• [Brief] Turn the lines below into a JSON list of strings, one string per line, with blank lines left out and the pictures omitted.

• [Records shown]
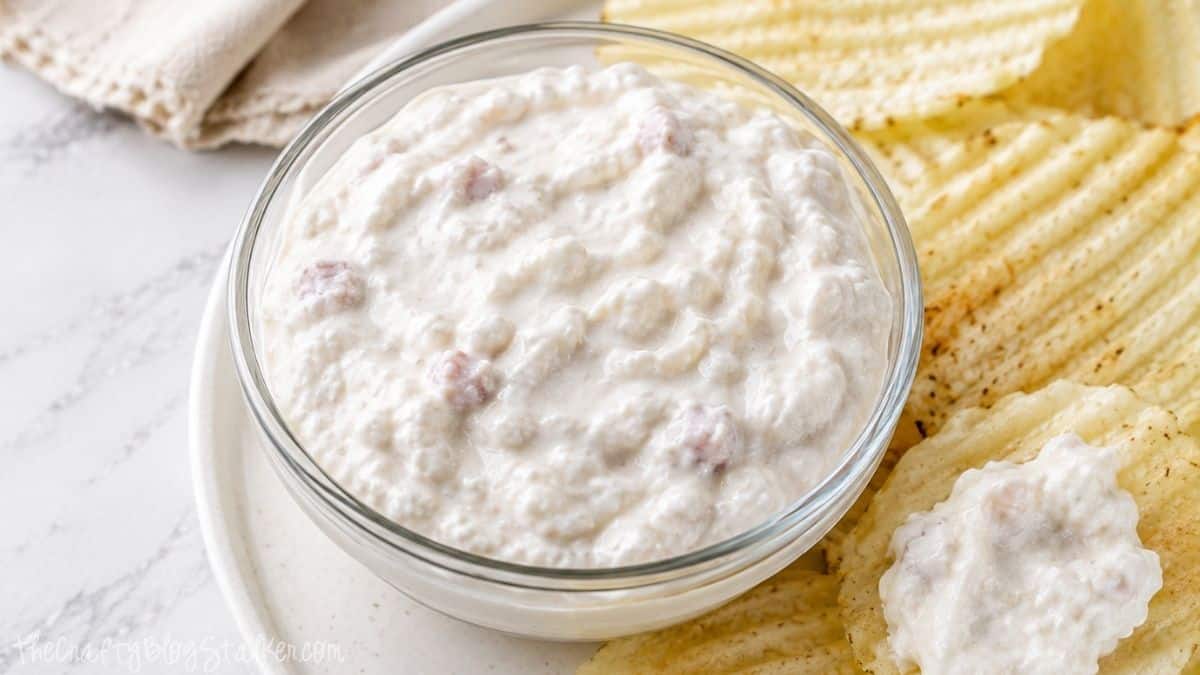 Creamy clam dip with cottage cheese served in a glass bowl with ridged potato chips on a white plate.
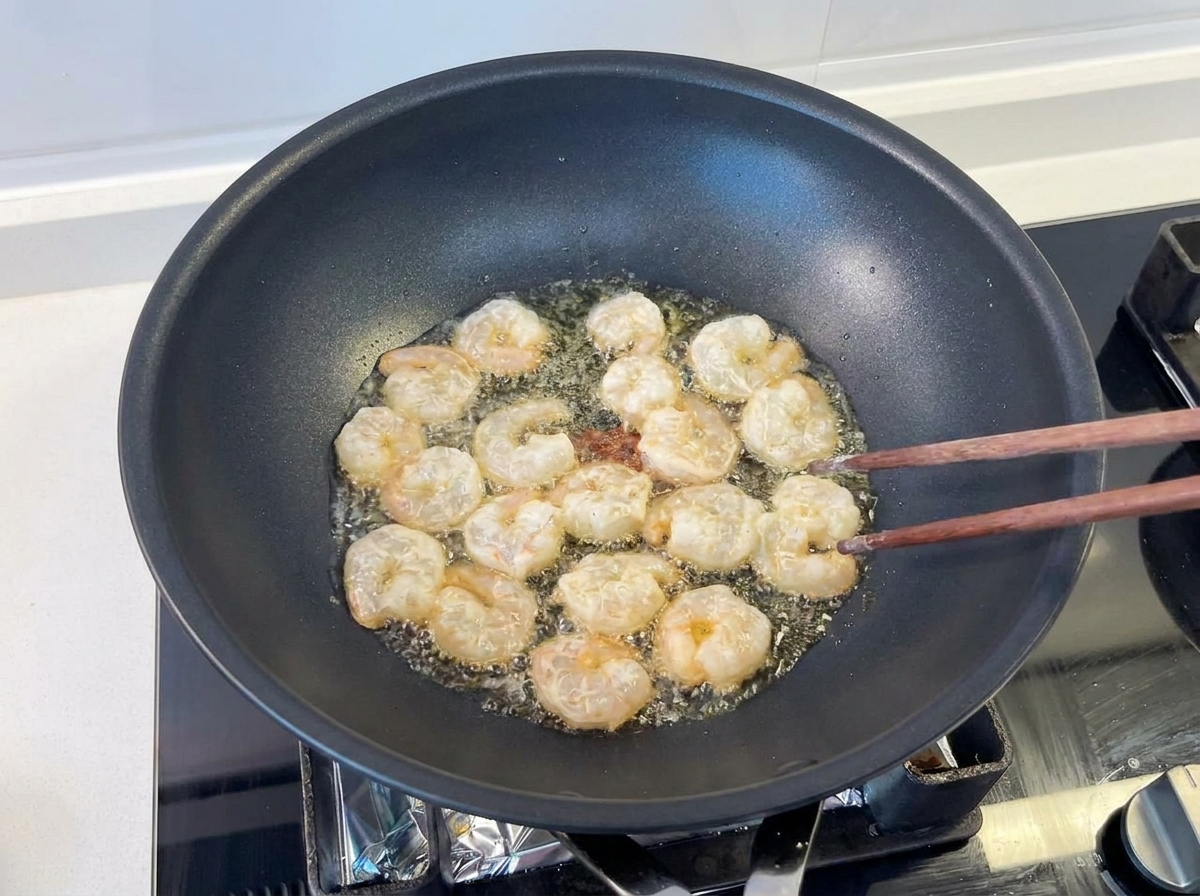 Gamberi saltati con bacchette di legno in un wok nero con olio bollente.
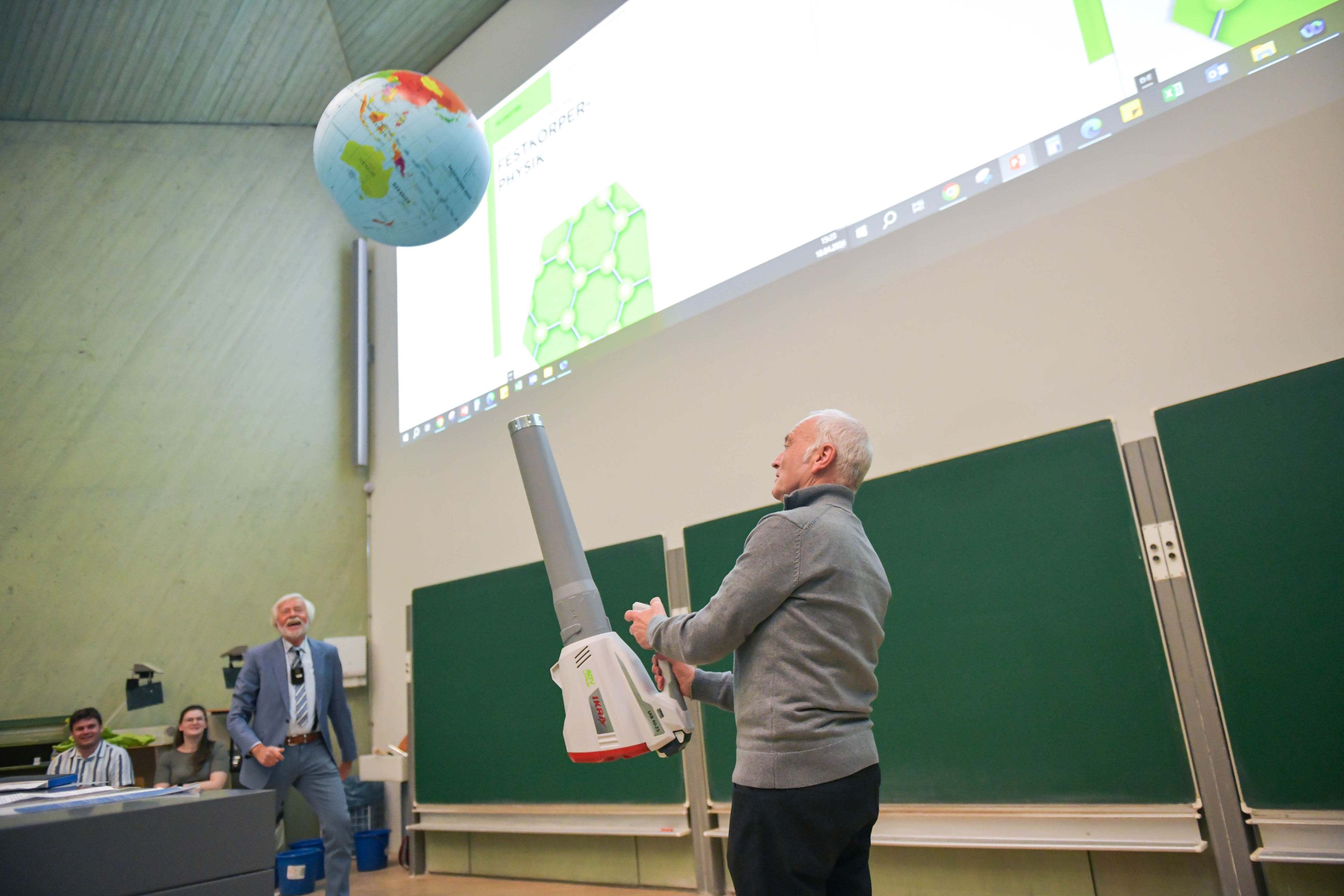 Ulrich Schneider steht in einem großen Hörsaal und hält mit einem Blasgerät einen Ball in Gestalt einer Weltkugel in der Luft.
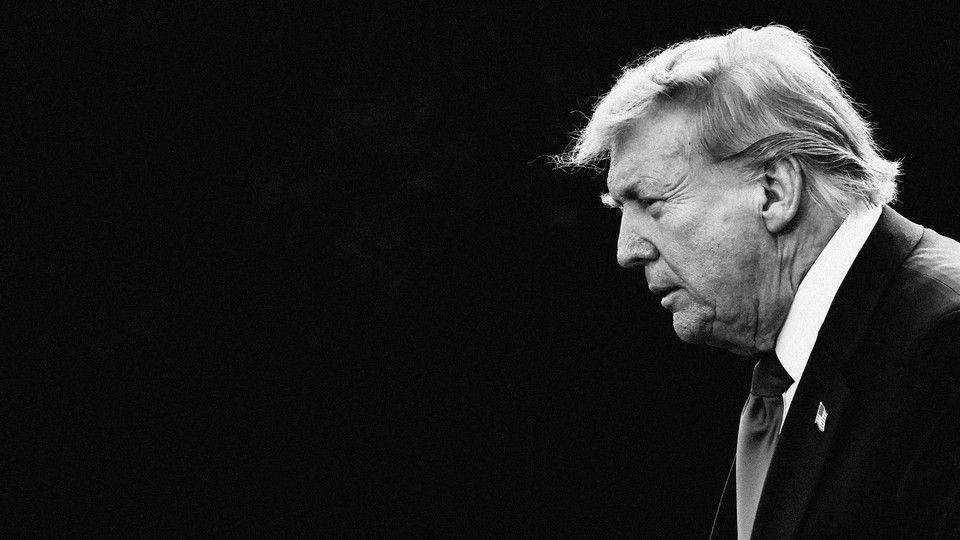 A black-and-white photo of Trump against a black background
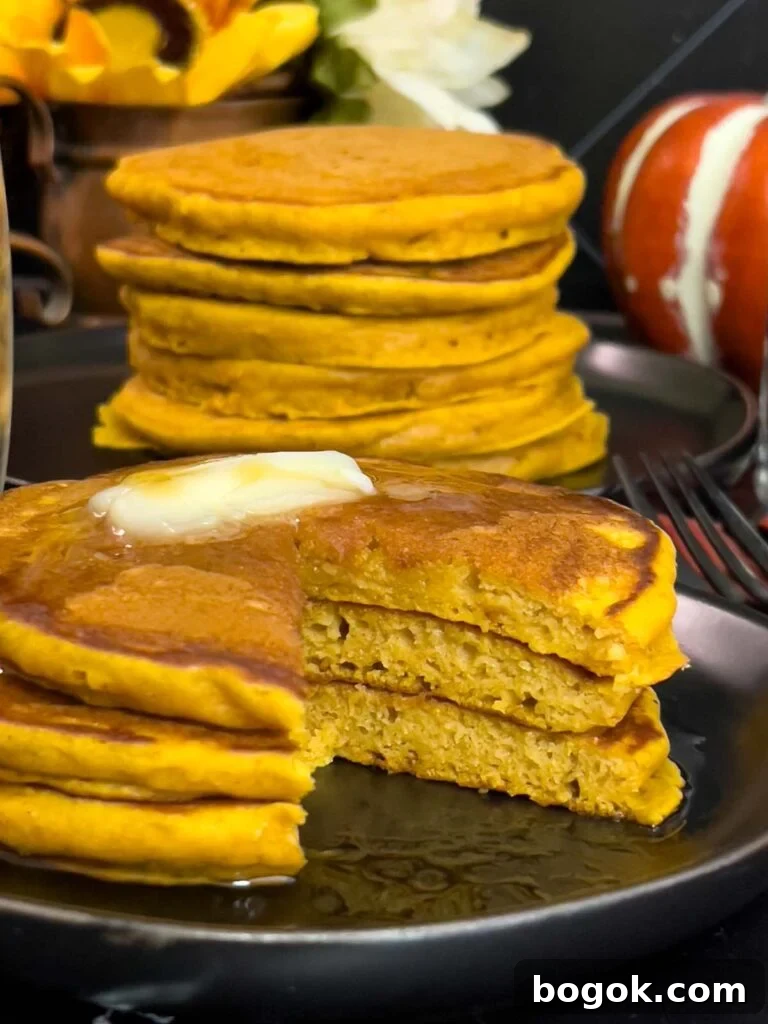 Stack of fluffy pumpkin pancakes with butter and maple syrup, golden edges on a dark plate.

• [Result below]
[
  " Creamy clam dip with cottage cheese served in a glass bowl with ridged potato chips on a white plate.",
  " Gamberi saltati con bacchette di legno in un wok nero con olio bollente.",
  " Ulrich Schneider steht in einem großen Hörsaal und hält mit einem Blasgerät einen Ball in Gestalt einer Weltkugel in der Luft.",
  " A black-and-white photo of Trump against a black background",
  " Stack of fluffy pumpkin pancakes with butter and maple syrup, golden edges on a dark plate."
]